I use saltwater lures for bass fishing quite a bit. I fish a lot of highly pressured lakes and the unfamiliarity that comes with these lures can result in some incredible days on the water. In fact, I spend a large part of my vacation scouring the local saltwater tackle shops for potential big bass producers. My family might even get a little annoyed by it.
After several months of testing the new Rapala Skitter V, I’ve found it to be a stellar option for coaxing big topwater bites from otherwise lethargic bass. Its fishability and unique sound have proven to be quite impressive.
Below are my thoughts on this new lure.
The V-shaped underbelly of the Rapala Skitter V is strikingly similar to a boat hull. This design is meant to allow the lure to cut through water easily and efficiently while increasing fishability, even for beginner anglers.
The translucent body and holographic eyes add an element of realism to the lure and its VMC black-nickel treble hooks are sharp and durable. It measures 4 inches and weighs in at 1/2-ounce.
The 10 color options are difficult to choose from, to be honest. Several of the colors such as Bone Chartreuse, Glass Ghost, Hot Pink and Red Ghost are more geared towards inshore anglers, but they’re equally effective in fresh water.
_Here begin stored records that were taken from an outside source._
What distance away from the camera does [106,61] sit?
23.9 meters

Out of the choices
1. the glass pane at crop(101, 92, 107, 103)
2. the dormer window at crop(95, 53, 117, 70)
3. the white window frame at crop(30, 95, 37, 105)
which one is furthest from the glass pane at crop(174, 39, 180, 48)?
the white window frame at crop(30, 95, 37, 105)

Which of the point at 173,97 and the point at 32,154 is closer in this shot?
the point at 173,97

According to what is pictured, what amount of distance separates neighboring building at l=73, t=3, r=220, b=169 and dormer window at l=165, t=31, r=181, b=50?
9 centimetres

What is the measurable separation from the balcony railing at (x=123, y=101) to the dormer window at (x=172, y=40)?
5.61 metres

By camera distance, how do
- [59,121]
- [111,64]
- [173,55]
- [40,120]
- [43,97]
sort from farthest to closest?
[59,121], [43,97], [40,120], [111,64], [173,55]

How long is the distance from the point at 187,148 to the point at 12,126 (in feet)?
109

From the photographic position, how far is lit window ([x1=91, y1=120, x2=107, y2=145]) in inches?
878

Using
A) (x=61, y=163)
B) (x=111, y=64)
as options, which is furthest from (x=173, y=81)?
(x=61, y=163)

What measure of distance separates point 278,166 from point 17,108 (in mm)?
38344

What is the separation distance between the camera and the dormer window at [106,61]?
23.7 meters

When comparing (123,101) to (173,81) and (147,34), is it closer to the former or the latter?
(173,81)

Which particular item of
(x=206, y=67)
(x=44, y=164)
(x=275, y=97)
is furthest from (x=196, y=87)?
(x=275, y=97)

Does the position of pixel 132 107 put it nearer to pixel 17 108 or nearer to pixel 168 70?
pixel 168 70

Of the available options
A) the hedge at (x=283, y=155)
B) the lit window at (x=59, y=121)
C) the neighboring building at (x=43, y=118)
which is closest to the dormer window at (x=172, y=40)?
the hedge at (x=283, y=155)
Bone Chartreuse and Hot Pink have proven to be outstanding on cloudy days.
You’ll also find many tried-and-true freshwater colors as well such as Chrome, Silver and Gold Chrome. The options are many, but it’s oddly refreshing to have a broader selection from which to choose.
I’ve spent a lot of time with this lure and it exceeds my topwater requirements thus far.
You can cast the Skitter V a country mile, which is an essential characteristic for any walking topwater lure. When I first rigged it up, I thought it might be a little too light for my liking, but those worries were quickly put to rest. Without much effort, you’ll likely be able to cast to your backing. It doesn’t catch a lot of air in flight, either, making it a good choice for breezy days.
The sound is unique and I really like it. It emits a loud clacking noise with each twitch of your rod tip, which has driven the fish crazy throughout my testing. I’ve had several bites after just a few twitches and that tells me the sound is likely unfamiliar to the bass.
In regards to fishability, it’s one of the easiest-to-walk topwater lures I’ve tested. It starts its cadence from the very first rod twitch and it cuts surprisingly hard. After each initial cut, however, it finishes with a long, soft glide. Whether you’re fishing it quickly to cover water or slowly over specific cover or structure, anglers of all skill levels will find it remarkably easy to fish.
The VMC hooks are very sharp but they do have a bit of flex to them. I doubt it’s enough to make anyone lose a fish, however. The split rings and paint job hold up excellently and it makes perfect sense as to why it’s such a workhorse: These saltwater lures are beefed-up so they can withstand the abuse from big, toothy critters. You’ll notice very little hook rash and I’ve yet to see a split ring bend.
Photo by Walker Smith/Wired2Fish
This is going to be a major producer for bass anglers. It walks with very little effort, it sounds different than most topwater plugs and it’s built to last. I can’t wait to keep using it throughout the year.